In [1]:
from dotenv import load_dotenv
import os

# Load the environment variables from the .env file
load_dotenv()

# Access environment variables
api_key = os.getenv("OPENAI_KEY")

In [2]:
from langchain.document_loaders import CSVLoader

loader = CSVLoader(file_path="raw_data/new_format_test.csv", encoding='latin-1')
docs = loader.load()

In [3]:
from langchain.document_loaders import BigQueryLoader
PROJECT = "wagon-bootcamp-377120"
DATASET = "g_adventures_dataset"
TABLE = "one_month"

BASE_QUERY = f"""
    SELECT *
    FROM {PROJECT}.{DATASET}.{TABLE}
    WHERE tour_name = 'Highlights of Jordan'
    """

loader = BigQueryLoader(BASE_QUERY)

docs = loader.load()

In [4]:
# print(docs[0].page_content)

In [5]:
from langchain.text_splitter import CharacterTextSplitter

text_splitter = CharacterTextSplitter(chunk_size=500, chunk_overlap=50)
texts = text_splitter.split_documents(docs)

In [6]:
from langchain.embeddings.openai import OpenAIEmbeddings
from langchain.vectorstores import FAISS

embeddings = OpenAIEmbeddings(openai_api_key=api_key)
retriever = FAISS.from_documents(docs, embeddings).as_retriever()


In [7]:
# v2

In [8]:
from langchain.prompts import PromptTemplate
prompt_template = """Use the following pieces of context to answer the question at the end.
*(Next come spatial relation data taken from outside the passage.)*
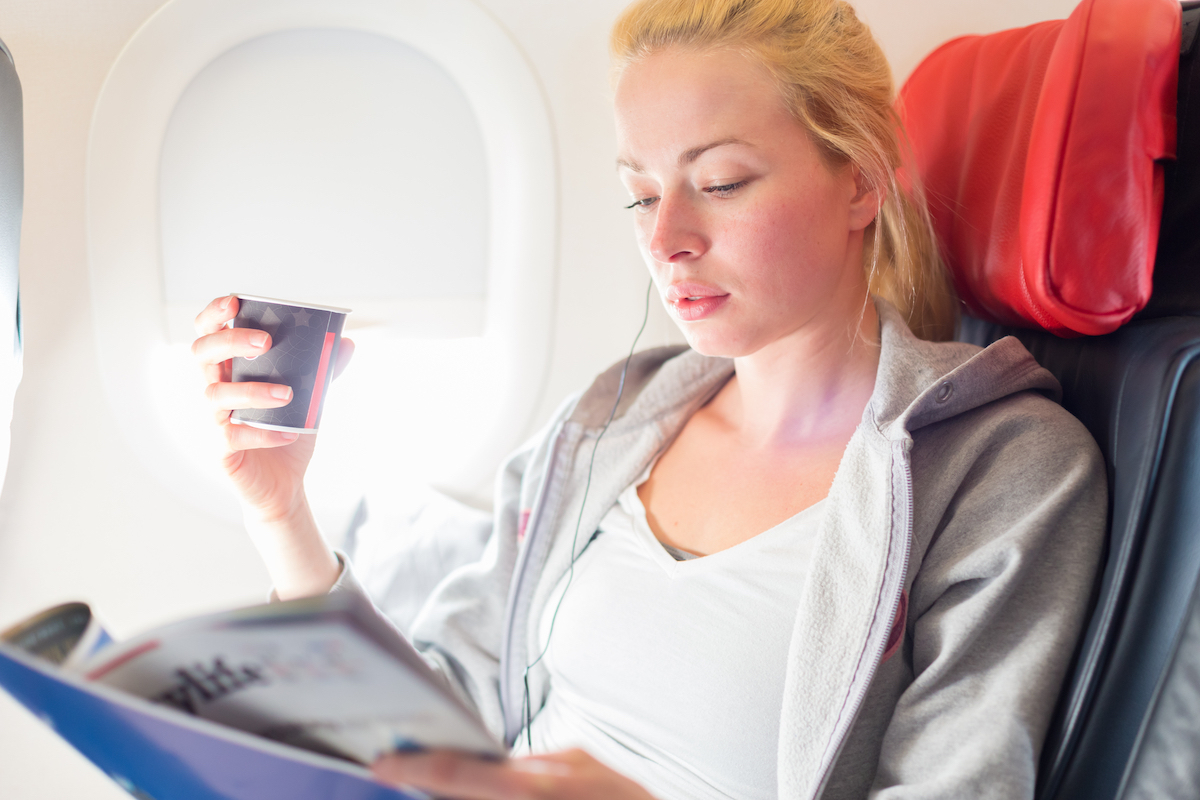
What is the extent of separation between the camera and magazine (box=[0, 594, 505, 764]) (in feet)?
1.35

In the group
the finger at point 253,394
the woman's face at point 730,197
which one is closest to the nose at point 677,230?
the woman's face at point 730,197

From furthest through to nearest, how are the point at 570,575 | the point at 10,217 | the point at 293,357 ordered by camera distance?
1. the point at 10,217
2. the point at 570,575
3. the point at 293,357

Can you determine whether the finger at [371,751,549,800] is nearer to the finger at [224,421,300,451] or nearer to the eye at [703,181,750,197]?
the finger at [224,421,300,451]

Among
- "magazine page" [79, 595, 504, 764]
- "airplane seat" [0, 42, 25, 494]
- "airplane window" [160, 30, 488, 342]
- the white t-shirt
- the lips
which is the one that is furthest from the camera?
"airplane window" [160, 30, 488, 342]

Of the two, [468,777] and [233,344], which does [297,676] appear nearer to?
[468,777]

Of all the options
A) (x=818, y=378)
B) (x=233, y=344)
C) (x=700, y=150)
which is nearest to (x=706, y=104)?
(x=700, y=150)

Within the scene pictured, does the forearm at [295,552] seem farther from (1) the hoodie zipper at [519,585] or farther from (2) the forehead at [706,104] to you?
(2) the forehead at [706,104]

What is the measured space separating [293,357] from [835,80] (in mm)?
719

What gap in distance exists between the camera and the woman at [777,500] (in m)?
0.76

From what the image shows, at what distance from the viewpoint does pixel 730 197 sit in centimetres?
92

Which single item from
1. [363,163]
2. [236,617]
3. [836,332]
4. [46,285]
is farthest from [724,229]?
[46,285]

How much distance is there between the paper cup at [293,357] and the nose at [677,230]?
1.23 ft

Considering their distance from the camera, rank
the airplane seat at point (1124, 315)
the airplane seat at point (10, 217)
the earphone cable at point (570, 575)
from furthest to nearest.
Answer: the airplane seat at point (10, 217) < the earphone cable at point (570, 575) < the airplane seat at point (1124, 315)

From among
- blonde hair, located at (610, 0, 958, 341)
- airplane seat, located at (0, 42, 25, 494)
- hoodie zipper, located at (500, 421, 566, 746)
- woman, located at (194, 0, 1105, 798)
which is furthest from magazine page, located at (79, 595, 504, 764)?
airplane seat, located at (0, 42, 25, 494)
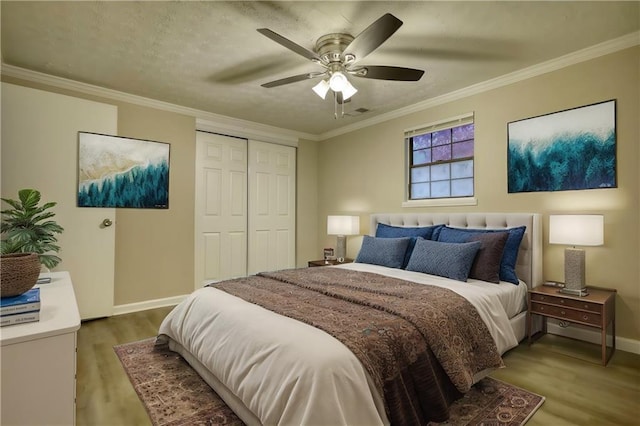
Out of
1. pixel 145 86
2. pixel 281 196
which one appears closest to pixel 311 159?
pixel 281 196

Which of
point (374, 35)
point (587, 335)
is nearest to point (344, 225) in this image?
point (587, 335)

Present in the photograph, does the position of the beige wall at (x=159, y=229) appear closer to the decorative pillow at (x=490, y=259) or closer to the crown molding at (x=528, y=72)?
the crown molding at (x=528, y=72)

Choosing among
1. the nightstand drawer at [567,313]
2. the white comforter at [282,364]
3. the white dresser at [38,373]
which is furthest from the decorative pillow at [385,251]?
the white dresser at [38,373]

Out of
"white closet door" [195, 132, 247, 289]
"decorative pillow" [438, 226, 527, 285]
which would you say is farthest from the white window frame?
"white closet door" [195, 132, 247, 289]

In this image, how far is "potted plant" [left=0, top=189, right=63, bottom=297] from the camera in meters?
1.31

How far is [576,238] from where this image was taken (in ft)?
8.45

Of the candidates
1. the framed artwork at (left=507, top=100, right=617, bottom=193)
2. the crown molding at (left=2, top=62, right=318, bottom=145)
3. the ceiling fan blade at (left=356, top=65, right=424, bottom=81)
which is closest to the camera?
the ceiling fan blade at (left=356, top=65, right=424, bottom=81)

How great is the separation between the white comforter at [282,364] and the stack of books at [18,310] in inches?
35.8

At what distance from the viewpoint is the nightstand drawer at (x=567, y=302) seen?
8.01ft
If you don't know the answer, just say that you don't know, don't try to make up an answer.

{context}

Question: {question}
Answer:"""
PROMPT = PromptTemplate(
    template=prompt_template, input_variables=["context", "question"]
)

In [9]:
from langchain.chains import RetrievalQA
from langchain.llms import OpenAI

chain_type_kwargs = {"prompt": PROMPT}
qa = RetrievalQA.from_chain_type(llm=OpenAI(openai_api_key=api_key), chain_type="stuff", retriever=retriever, chain_type_kwargs=chain_type_kwargs)

In [10]:
query = "What are the departure dates for the tour?"
result = qa.run(query)
print(result.strip())

The departure dates for the tour are April 2nd, April 7th, and April 9th.